Working at that time is very limited, so far it has only theoretical interest. For example, a laser based on a quark-gluon plasma cannot be done.

"The world's largest heavy ion accelerator is needed right now to create this plasma," says Evers. "There are theoretical proposals to generate laser pulses on the scale of zeptoseconds (a thousand times longer than yoctoseconds). But in practice, for the moment, it has not been achieved. These proposals are based on weak nuclear force and our theory goes one step further: it is based on strong nuclear force."

And if possible, what would it do? It is difficult to imagine. Today, lasers with shorter pulses, which emit attosecond pulses, have been used to investigate electron movements in real time. And a yoctosecond scale laser could serve to follow something a million times faster.

However, in addition to being technically difficult, physicists should face another problem. "Because of Heissenberg's uncertainty principle, working on yoctoseconds means very little precision in energy measurement," says DIPC physicist Pedro Miguel Etxenike.

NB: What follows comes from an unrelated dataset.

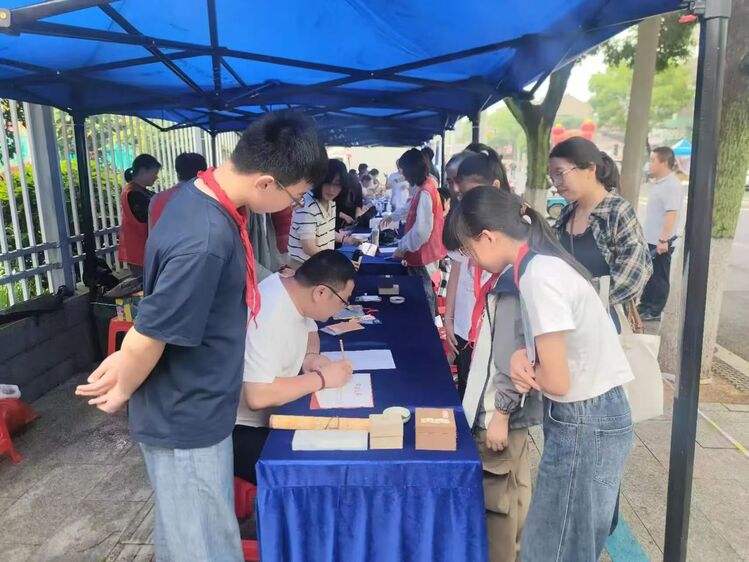 “善行集市 情暖乡村”慈善惠民活动走进直溪 公益升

(Photo: Image courtesy of: Guillermo Roa)

For example, the energy of a beam of light is measured with great precision for a second. It's like measuring "average" energy in a second. But if we measure its energy in a certain microsecond, the error is greater. Much greater. And when analyzing a much shorter time, the error will be even greater. Knowing the energy of lightning in a certain yoctosecond is almost impossible. "Doing the calculations, the error is 662 MeV," says Etxenike. That is, it cannot be known if that ray of light contains a small energy of the radio frequencies or a gigantic energy of the cosmic rays.

It is not a technical difficulty, but a law of nature. This means that it is a universal principle. This principle makes the information that can be received from a system very limited. An example is the pair of time and energy (there are other couples). Once the analyses of one end, the perception of the other is lost. Therefore, working on the yoctosecond scale does not necessarily involve advantages.

However, physicists do not close the door to work with shorter times. "Nobody knows where the limit is," says Evers. But it is very difficult to move on that path. "In our proposal, the time it takes for light to pass through the quark-gluon plasma is a limit to creating pulses. Therefore, I think in the near future there will be no sources emitting shorter pulses."

However, there is a reason to try to further reduce the limits of the intervals; the zeptosecond (10 -21 s), the attosecond (10 -18”) and the femtosecond (10 -15”) provoked the same reflection as the yoctosecond. And currently the zeptosecond laser is in project, the most attosecond is in laboratories and in the process of marketing the most femtosecond. The latter, moreover, has already been used to analyze the atomic mechanism of combustion and to create more efficient engines. So why can't the same thing happen with the yoctosecond in the future? Time will tell.